When asked which country, Saudi Arabia or Turkey, served as the better model for the role of religion in government 61 percent said Saudi Arabia. Only 17 percent choose Turkey while the remaining 22 percent responded that neither country was an appropriate model, according to a nationwide survey conducted by the Pew Research Center’s Global Attitudes Project. Results of the survey in Egypt are based on 1000 face-to-face interviews conducted from March 19 to April 10. The sample taken was representative of the country’s adult population.

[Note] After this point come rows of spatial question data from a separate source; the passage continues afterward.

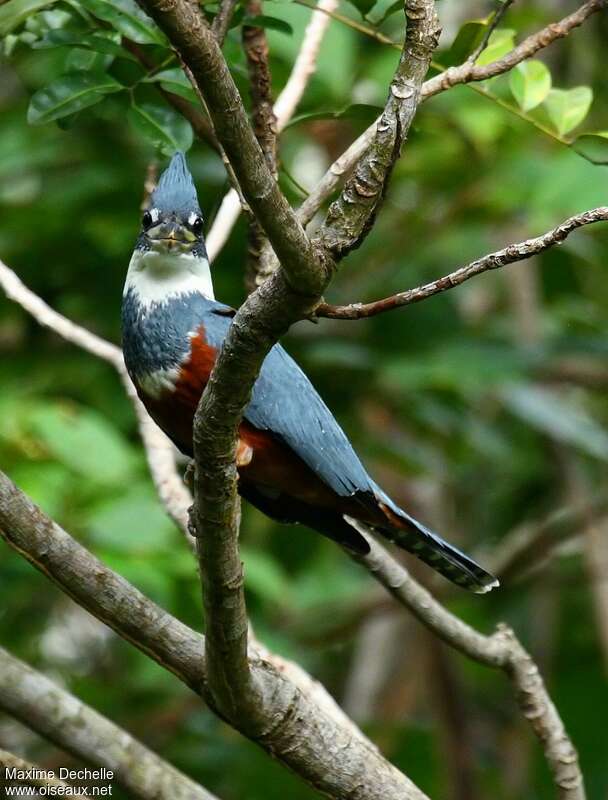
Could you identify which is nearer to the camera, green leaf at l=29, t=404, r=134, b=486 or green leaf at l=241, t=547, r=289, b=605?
green leaf at l=29, t=404, r=134, b=486

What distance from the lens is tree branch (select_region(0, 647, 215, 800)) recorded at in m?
2.89

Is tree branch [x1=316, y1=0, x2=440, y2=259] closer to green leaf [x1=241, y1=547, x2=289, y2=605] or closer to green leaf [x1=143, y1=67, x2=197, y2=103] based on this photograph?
green leaf [x1=143, y1=67, x2=197, y2=103]

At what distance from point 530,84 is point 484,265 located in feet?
4.53

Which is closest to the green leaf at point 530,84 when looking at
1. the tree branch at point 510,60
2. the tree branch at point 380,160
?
the tree branch at point 510,60

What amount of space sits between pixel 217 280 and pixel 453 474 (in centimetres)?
246

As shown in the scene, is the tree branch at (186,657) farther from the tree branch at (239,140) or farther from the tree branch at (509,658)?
the tree branch at (239,140)

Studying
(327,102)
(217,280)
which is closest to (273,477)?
(217,280)

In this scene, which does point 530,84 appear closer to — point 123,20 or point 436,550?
point 123,20

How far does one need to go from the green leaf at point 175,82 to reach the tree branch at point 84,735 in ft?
4.77

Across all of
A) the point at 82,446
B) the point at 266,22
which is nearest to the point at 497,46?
the point at 266,22

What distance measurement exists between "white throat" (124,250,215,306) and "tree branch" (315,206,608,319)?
1.40 m

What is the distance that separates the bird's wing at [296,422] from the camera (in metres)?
3.32

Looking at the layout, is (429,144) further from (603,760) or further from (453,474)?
(603,760)

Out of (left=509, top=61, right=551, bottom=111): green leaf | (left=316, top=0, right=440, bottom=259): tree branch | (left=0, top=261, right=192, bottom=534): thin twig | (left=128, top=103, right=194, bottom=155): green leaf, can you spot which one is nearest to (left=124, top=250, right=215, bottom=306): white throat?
(left=0, top=261, right=192, bottom=534): thin twig
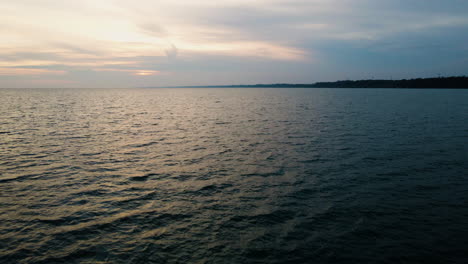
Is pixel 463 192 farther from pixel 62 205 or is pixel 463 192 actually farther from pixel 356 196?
pixel 62 205

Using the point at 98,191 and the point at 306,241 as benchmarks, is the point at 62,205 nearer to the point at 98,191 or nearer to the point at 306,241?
the point at 98,191

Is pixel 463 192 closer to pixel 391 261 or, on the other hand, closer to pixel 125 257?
pixel 391 261

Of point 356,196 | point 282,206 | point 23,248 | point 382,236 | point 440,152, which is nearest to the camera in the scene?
point 23,248

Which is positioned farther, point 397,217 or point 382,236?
point 397,217

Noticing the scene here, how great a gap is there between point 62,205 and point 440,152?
3105 cm

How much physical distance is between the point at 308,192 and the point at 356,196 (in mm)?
2699

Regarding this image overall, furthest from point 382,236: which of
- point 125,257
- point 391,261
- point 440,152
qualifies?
point 440,152

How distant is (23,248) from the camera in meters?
10.6

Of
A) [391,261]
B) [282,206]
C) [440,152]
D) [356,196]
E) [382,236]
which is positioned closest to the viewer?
[391,261]

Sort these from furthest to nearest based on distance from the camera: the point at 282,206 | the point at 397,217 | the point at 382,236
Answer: the point at 282,206, the point at 397,217, the point at 382,236

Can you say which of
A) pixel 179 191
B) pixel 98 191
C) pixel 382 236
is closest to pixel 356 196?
pixel 382 236

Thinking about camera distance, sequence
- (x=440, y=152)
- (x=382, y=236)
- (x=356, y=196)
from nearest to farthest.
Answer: (x=382, y=236) → (x=356, y=196) → (x=440, y=152)

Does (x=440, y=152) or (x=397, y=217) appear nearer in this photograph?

A majority of Egyptians, 64 percent according to the survey, continue to believe Islam plays a positive role in their country’s politics. According to the survey, Egyptians want Islam to play a role in shaping the nation’s laws as the majority, 60 percent to be exact, said Egypt’s laws should strictly adhere to the Quran. About 32 percent say the country should follow the values and principles of Islam but not strictly follow the teachings of the Quran. However, most also endorse specific democratic rights and institutions which do not exist in Saudi Arabia, such as free speech, a free press and equal rights for women. Among those who choose Saudi Arabia over Turkey as the best model for Egypt, two-thirds also said democracy is preferable to any other kind of government. More than six out of ten people, or 64 percent, said it is very important to live in a country with a free press. Sixty-one percent responded with freedom of speech. Army still popular
Despite the country’s ongoing political conflict, many of the organizations and leaders who played key roles in last year’s revolution, such as the military, the Muslim Brotherhood and the liberal April 6 Movement, remain popular. While the military’s ratings may have dropped since 2011, a majority of Egyptians continue to view the military, the Supreme Council of Armed Forces (SCAF) and the country’s ruler Field Marshal Hussein Tantawi in a positive light. However, the influence of the military has dropped from 88 percent to 75 percent when compared to figures from 2011. Tantawi is well regarded by 63 percent of Egyptians, although his favorability rating has fallen from last year’s 90 percent.
Of people surveyed 83 percent said religious leaders have a very good or somewhat good influence on the country. Despite the political turmoil which has surrounded the military over the past year 75 percent of Egyptians have continued to say it has a good influence in the country. Ex-Mubarak foreign minister and current presidential candidate Amr Moussa is also very popular with the Egyptian public with 81 percent giving him favorable ratings, down only slightly from 89 percent in 2011.
Amr Moussa leading in presidential race: survey
Former Arab League chief and Foreign Minister Amr Moussa remains the most likely winner in the upcoming Egyptian presidential election, a recent poll has found.
Moussa received the backing of 39 percent of the electorate, 15 percent clear of his nearest rival just two weeks ahead of the official polling day, the Al-Ahram Center for Political and Strategic Studies poll found. Former Muslim Brotherhood member Abdel-Moneim Abolfotoh came second with 24.5 percent, followed by former Prime Minister Ahmed Shafiq with 17.2 percent, according to Al-Akhbar’s website. However Shafiq, who was controversially allowed back into the race after initially being disqualified, showed the fastest growth among the candidates, rising from 11.9 percent a week before.
Official Muslim Brotherhood candidate Mohammed Morsi lagged behind, with just 7 percent of
people saying they would give him their first-preference vote. None of the 13 candidates in the first round of the election are expected to get the 50 percent support needed to avoid a run-off.